On November 20, 2019, Chairman of the Senate Committee on Finance Sen. Chuck Grassley (R-IA) and Chairman of the Senate Committee on Health, Education, Labor and Pensions Sen. Lamar Alexander (R-TN) released the Multiemployer Pension Recapitalization and Reform Plan, in the form of a “White Paper” accompanied by a Technical Explanation (together referred to here as the “Reform Proposal”), that is intended to revamp the laws that apply to multiemployer defined benefit pension plans.

The Reform Proposal comes at a crucial time for multiemployer plans, some of which are in severe financial distress, as well as for the agency set up to assist such plans, the Pension Benefit Guaranty Corporation (“PBGC”), which faces its own financial troubles.

Where Are We Now?

While most multiemployer plans are stable, a few troubled plans are large and projected to run out of money in the next several years at which point they will seek PBGC assistance. PBGC, however, is projected to be insolvent around the same time, severely limiting the agency’s ability to provide meaningful assistance to plans that become newly insolvent as well as those plans to which PBGC already provides financial assistance.

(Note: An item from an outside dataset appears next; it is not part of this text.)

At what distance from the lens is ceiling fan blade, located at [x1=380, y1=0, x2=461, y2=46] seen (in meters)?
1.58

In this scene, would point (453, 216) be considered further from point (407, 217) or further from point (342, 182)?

Joint Select Committee on Solvency of Multiemployer Pension Plans: No Official Action Taken

The Joint Select Committee (“JSC”) was created by Congress as part of the Bipartisan Budget Act of 2018 to address the looming multiemployer crisis. The JSC, a bicameral and bipartisan committee, was required to provide proposed legislative fixes to stem the crisis. While a document leaked by some members of the JSC hinted at potential fixes, the JSC’s deadline came and went without any official action. As required, the JSC disbanded on December 31, 2018. Members of the JSC and others have vowed to continue working toward a legislative solution.

Butch Lewis Act: Stalled in the Senate

Although there have been a number of legislative proposals regarding multiemployer plans, the Butch Lewis Act is one that has gained some traction. It passed the House in July but has stalled in the Senate. The centerpiece of the bill is federal loans to failing plans, a measure generally disfavored by Republicans.


Where Are We Headed?

The Reform Proposal reflects similar reform principles to those articulated in the leaked JSC document intended to provide relief to struggling multiemployer plans as well as to PBGC. The Reform Proposal also includes measures aimed at avoiding any future crisis.

Is The Reform Proposal Final?

No. It is our understanding that the Reform Proposal, which is largely a Republication proposal, is a starting point for further negotiations.

The Reform Proposal provides significant relief for plans that are heading toward insolvency by way of partitions, increased PBGC guarantees and funding to keep PBGC solvent and able to pay  guaranteed benefits.

The tradeoff, however, is more onerous rules for all other multiemployer plans. Such rules likely will be opposed by the Democrats, multiemployer stakeholders and others, will be subject to continued negotiations and may be dropped or substantially altered. Note also that as some of the details provided in the Reform Proposal are contradictory, we expect further clarification.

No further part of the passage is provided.